WORK TO COMPLETE: According to the post about the flower challenge, how long has the writer been a medical Mom?

(Beginning of EXCERPT TO READ)

Day 1: Buy yourself flowers, make a beautiful bouquet
Here we are, day one of Sarah Jenks Live More Challenge and I'm trying to jump into this head first. It's been two years since I've written. Two years of stagnation and just an overwhelming feeling of not having any control of my life and my purpose. I saw the link on Facebook and thanked the universe for sending me such a clear message to join. Things seem to come when you really need them most and I'm now trying to keep my eyes wide open.
Is it fate that it's come right close to my two year anniversary of my life falling to shreds around me? Hmm. I think not. I've been battered and I've been bruised and it's now time to start cutting the ties and finding 'Me' again.
How is it so easy to lose yourself? Who you are? I have this spirit inside of me that doesn't match the current body it is in or the current outlook on life of that body. We get so caught up in our jobs, our children and such and start to simply identify as so and so's Mom etc. When are we just us? I've now been a medical Mom for over four years and so much of myself has been simply 'B's Mom' at the Alberta Children's Hospital. I've fought more battles in this role then I ever thought I could possibly find the strength to. I've worn more hats in this time as 'experts' on subjects that I never would have associated myself with years ago.
I'm worn out. I'm torn down. Honestly? I'm just really bloody tired.
So Me. Where are you? How is it you became so entrenched in everyone else but your own identity?
Today's challenge was to go out and purchase flowers, arrange them and enjoy. I had a typical day in my life right now, a huge fight with my now ex husband as we are navigating this lovely 'separated' life. Needless to say it brings out a lovely amount of frustration in both of us. I felt so defeated and lost most of the day. It is so painful when only a few small words uttered can alter your entire day. It was a day that I only wanted to hide in bed after laying awake and crying most of the previous night (I may be bouncing through the grief cycle between despair and anger!). I did finally get some sleep in the early morning but then realized that the day needed to start. I'm still recovering from surgery (two in the past few months) so my blessed Mother got the big kids off to school.

(End of EXCERPT TO READ)
(Beginning of INPUT DATA)

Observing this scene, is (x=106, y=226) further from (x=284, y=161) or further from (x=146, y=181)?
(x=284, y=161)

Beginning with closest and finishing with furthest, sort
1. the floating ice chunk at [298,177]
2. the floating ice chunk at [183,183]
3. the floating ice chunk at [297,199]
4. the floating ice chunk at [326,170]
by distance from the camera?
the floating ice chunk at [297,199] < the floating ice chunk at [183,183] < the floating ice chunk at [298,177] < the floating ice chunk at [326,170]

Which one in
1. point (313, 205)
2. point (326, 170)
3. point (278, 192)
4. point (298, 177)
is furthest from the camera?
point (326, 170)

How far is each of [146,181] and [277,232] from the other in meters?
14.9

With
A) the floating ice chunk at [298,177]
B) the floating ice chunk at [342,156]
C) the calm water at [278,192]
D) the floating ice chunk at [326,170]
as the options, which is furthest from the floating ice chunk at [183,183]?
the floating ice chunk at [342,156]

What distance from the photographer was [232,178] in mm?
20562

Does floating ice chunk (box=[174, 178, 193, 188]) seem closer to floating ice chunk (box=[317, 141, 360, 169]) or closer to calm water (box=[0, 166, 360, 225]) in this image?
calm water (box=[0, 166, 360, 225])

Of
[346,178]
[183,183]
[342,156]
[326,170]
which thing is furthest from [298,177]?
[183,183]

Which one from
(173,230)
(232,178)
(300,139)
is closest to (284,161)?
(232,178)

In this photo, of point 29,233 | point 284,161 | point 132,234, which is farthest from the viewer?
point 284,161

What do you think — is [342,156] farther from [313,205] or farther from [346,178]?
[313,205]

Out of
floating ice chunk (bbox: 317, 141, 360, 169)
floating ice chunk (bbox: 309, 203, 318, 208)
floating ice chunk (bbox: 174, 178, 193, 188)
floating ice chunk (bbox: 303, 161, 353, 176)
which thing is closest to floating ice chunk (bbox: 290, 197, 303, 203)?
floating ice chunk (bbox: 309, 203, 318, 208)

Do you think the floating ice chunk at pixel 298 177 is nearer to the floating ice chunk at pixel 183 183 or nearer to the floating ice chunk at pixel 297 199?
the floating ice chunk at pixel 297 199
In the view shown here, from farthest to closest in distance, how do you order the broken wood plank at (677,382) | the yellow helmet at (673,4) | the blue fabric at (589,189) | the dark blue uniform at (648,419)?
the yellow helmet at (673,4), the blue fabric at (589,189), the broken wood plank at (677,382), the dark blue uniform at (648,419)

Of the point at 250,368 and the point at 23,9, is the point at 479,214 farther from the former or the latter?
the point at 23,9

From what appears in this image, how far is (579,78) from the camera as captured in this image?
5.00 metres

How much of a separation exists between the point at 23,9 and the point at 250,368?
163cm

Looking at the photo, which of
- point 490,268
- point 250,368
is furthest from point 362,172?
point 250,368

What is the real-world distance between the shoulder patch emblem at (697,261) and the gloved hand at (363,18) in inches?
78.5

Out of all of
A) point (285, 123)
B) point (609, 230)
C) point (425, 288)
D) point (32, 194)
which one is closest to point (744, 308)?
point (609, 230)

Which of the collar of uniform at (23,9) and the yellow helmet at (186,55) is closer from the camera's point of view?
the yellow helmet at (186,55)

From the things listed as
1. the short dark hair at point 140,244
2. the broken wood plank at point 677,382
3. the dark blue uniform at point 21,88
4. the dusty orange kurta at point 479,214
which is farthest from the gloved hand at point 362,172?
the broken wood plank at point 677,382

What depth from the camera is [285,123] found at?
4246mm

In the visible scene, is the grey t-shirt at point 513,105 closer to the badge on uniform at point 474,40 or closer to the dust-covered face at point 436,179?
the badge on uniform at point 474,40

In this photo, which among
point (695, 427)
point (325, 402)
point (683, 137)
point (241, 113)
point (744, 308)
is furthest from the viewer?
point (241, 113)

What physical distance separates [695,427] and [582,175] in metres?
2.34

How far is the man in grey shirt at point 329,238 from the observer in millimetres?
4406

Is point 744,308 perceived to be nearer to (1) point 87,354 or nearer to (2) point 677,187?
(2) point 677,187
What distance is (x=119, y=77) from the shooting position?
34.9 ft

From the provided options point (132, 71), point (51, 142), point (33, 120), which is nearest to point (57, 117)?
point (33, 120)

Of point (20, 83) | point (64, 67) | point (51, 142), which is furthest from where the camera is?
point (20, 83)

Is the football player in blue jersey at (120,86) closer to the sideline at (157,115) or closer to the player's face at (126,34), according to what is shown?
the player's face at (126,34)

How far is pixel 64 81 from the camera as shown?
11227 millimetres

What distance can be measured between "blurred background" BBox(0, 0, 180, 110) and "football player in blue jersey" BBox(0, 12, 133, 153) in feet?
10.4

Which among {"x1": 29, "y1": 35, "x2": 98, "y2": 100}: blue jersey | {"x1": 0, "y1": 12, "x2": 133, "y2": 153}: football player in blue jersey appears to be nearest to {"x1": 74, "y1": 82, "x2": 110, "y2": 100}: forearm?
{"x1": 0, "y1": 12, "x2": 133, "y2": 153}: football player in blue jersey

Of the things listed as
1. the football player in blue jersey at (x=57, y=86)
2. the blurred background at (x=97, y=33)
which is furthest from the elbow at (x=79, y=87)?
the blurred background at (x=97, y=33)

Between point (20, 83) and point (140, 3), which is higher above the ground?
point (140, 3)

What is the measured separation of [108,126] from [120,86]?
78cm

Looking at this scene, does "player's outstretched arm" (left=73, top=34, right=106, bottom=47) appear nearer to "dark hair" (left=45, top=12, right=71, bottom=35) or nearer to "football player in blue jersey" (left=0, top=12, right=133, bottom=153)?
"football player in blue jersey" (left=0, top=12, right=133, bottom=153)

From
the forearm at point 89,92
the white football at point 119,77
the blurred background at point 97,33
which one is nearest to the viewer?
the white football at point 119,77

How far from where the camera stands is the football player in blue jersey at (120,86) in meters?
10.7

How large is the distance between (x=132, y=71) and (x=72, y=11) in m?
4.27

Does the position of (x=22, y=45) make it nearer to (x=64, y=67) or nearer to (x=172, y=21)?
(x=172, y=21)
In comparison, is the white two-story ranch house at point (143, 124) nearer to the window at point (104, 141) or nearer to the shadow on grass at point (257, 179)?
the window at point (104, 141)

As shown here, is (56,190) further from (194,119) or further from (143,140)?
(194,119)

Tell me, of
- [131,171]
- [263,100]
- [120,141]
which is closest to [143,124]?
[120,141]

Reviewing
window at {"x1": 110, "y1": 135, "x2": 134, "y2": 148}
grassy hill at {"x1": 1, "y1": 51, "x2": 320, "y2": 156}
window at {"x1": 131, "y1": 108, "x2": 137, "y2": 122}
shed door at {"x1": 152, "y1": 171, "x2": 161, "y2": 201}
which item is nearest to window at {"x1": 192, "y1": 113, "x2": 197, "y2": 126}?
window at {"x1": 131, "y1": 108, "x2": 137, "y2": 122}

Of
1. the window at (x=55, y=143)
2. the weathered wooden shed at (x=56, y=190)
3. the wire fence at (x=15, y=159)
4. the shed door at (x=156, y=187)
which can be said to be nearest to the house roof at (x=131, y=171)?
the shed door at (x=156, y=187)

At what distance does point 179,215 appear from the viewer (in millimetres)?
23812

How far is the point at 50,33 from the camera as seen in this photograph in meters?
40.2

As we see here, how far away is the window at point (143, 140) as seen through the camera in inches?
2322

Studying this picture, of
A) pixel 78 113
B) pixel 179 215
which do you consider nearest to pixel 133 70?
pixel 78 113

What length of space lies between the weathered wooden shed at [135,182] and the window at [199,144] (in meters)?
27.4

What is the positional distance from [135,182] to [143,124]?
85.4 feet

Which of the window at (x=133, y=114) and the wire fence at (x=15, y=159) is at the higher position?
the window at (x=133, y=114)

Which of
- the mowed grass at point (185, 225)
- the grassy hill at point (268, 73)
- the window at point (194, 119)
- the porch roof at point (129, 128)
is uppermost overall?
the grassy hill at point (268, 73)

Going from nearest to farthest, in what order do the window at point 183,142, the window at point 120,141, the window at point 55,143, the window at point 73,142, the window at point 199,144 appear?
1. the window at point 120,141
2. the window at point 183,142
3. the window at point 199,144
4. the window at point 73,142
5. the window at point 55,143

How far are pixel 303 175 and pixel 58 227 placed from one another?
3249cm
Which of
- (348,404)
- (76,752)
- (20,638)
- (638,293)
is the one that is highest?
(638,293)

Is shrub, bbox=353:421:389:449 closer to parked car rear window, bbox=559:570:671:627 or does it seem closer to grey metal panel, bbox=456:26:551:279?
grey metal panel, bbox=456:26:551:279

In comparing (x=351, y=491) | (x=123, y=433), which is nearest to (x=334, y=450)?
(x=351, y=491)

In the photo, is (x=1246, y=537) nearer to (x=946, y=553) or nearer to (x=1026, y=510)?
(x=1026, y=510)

(End of INPUT DATA)

TASK OUTPUT: For over four years.